**SELECTED TEXT**
..........

And I’m like, just, just let it go. Just let it go into universe. The new homeowner can ruin it if they must, but they might not do that. Leave it alone, please.

Susan Halla

That’s the other thing that we’ve done is the realtors that we’re using are actually favor shell. And I know them from modern STL. So the st louis modern group, they’re realtors that work, that work specifically on not specifically, but they do a lot of mid-century Realty, and they both live in mid-century homes, or have lived and so they know, yeah, they know how to market that. And so I have faith also that we’re going to find a new steward of this home that we’re in now who’s going to love it.

Susan Halla

And so the things that they were asking us to do, it’s interesting, like we have a finished basement and a, obviously, a finished upstairs, but the stairway in between to get into the basement just had this old, crappy carpet that I had never changed, and was there when I bought the house, and they said you really need to update the carpet or do something that, because, like, the downstairs is beautiful, the upstairs is beautiful, but the you know this, how you get between the two, isn’t beautiful.

Susan Halla

So, you know, we put in matching red oak stair treads to the red oak floors that are around the house, or, like, we know the floor needs to be changed in the kitchen, we had already put in a new floor at one point. It just, even though it was a good brand, the quality wasn’t there, and it has, it shows its age.

Susan Halla

So we’re going in with a really cool VCT floor, which, if somebody wanted to change it, we’re not spending a ton of money on that, because VCT you can get for about $1 a square. And so vital composition tile, in case you’re wondering. And it’s pretty do it yourself friendly. And so there’s, like, minimal things like that, or like our bathroom. Upstairs bathroom is all very mid-century. It has a beautiful turquoise tile. It really needed some grout rehab. So I’ve been doing that, taken out a bunch of old grout, and we’ll put some new grout in.

Susan Halla

Unfortunately, the time the it was a turquoise bathroom with a pink tub, and the pink tub has been re glazed, and so it needs, it needs to be re glazed again now, but we’ll just, we’ll go ahead and replace it. I mean, the turquoise tile stands on its own. It is still a beautiful mid-century bathroom. So they, they knew the little things to tell us to fix and not, like wholesale, like you need to tear out your bathroom, or anything like, like you need to tear out your because we have the original metal cabinets in our kitchen. They’re like, these are great.

Della Hansmann 

So, and they are. They are. They’re such a fine and so, yeah, matching the cool features of your house with a buyer who’s going to appreciate them is so important. And I think it actually is interesting to think about, what should you what could you do to the house that you can see right now that you want to, particularly as a homeowner who loves their mid-century home, and hopes to see it maintained, to take out a question mark, so that a new owner who likes it but doesn’t quite know all the details doesn’t say, Oh, the tile needs Rerouting. I’m going to call a tile guy and get advice, and the tile guy comes in and says, I could do new tile in here. Subway tile is nice. And then our heads explode.

Della Hansmann 

So, yeah. So you get to do the little things that will prevent there from being questions right away, that allow right early mistakes to be made. Because that also, I think, you know, from like a there is darkness in the world perspective, in a mid-century house, way the it’s sort of horrifying when, like, uh. An elderly person’s adult kids tear out their kitchen and put in something awful to help it ready to go on the market. But then there’s also the honest mistakes that a new homeowner will make a lot of times when they’re just sort of taking advice and they’re not quite sure exactly what they need to know about a place.

..........

**STORED DATA**

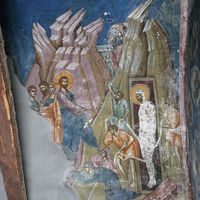 Вaсkрсeњe Лaзaрeвo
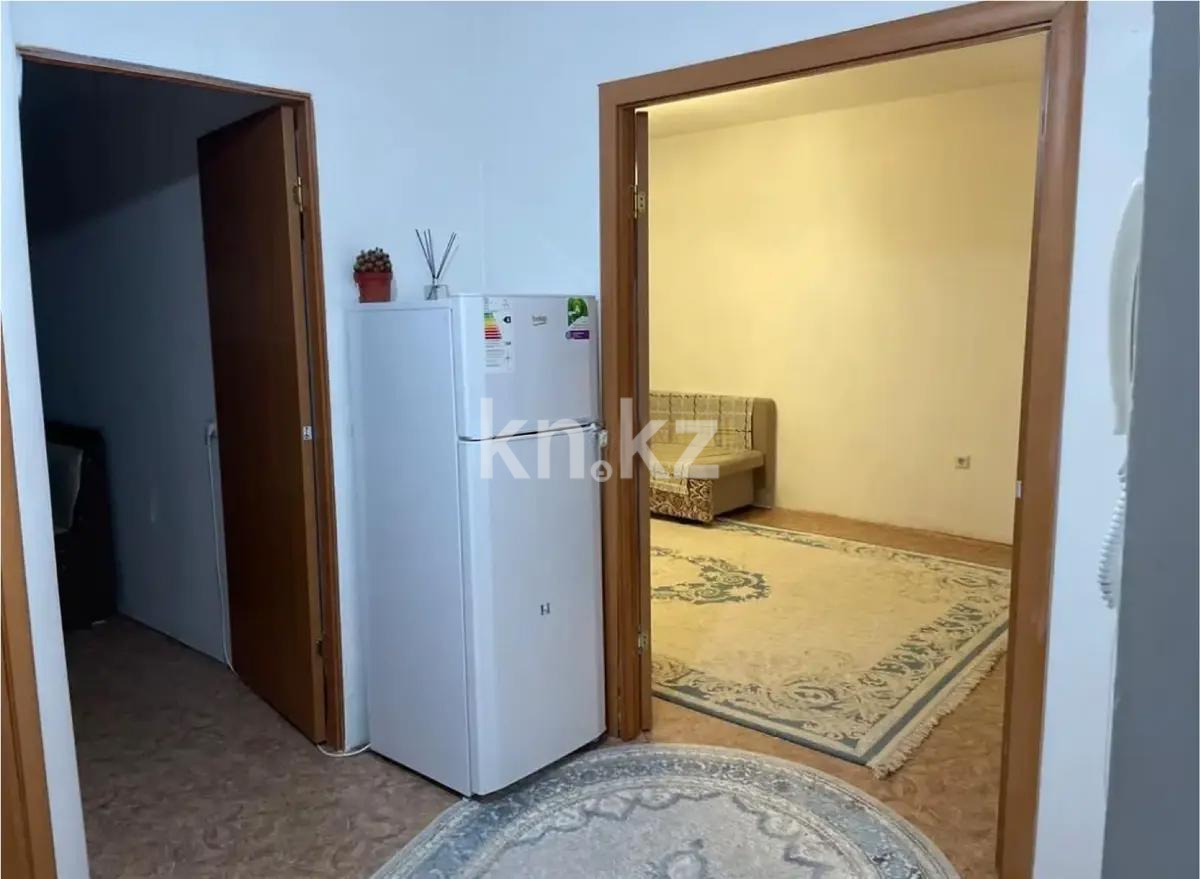 Продажа 1-комнатной квартиры, 39 м² в Астане - фото 4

..........

**TASKS FOR THIS EXERCISE**
1) Answer these from the conversation about selling a mid-century house:
(a) What color is the tile in the upstairs bathroom?
(b) About how much does Susan Halla say VCT costs?
(c) What kind of stair treads were put in on the stairway to the basement?
2) Reproduce, unchanged, the part of the conversation about selling a mid-century house that opens with the words containing "So, yeah. So" and closes with "about a place.".

**ANSWERS BY ITEM NUMBER**
1)
(a) Turquoise.
(b) About $1 a square.
(c) Red oak stair treads, matching the red oak floors around the house.

2)
So, yeah. So you get to do the little things that will prevent there from being questions right away, that allow right early mistakes to be made. Because that also, I think, you know, from like a there is darkness in the world perspective, in a mid-century house, way the it’s sort of horrifying when, like, uh. An elderly person’s adult kids tear out their kitchen and put in something awful to help it ready to go on the market. But then there’s also the honest mistakes that a new homeowner will make a lot of times when they’re just sort of taking advice and they’re not quite sure exactly what they need to know about a place.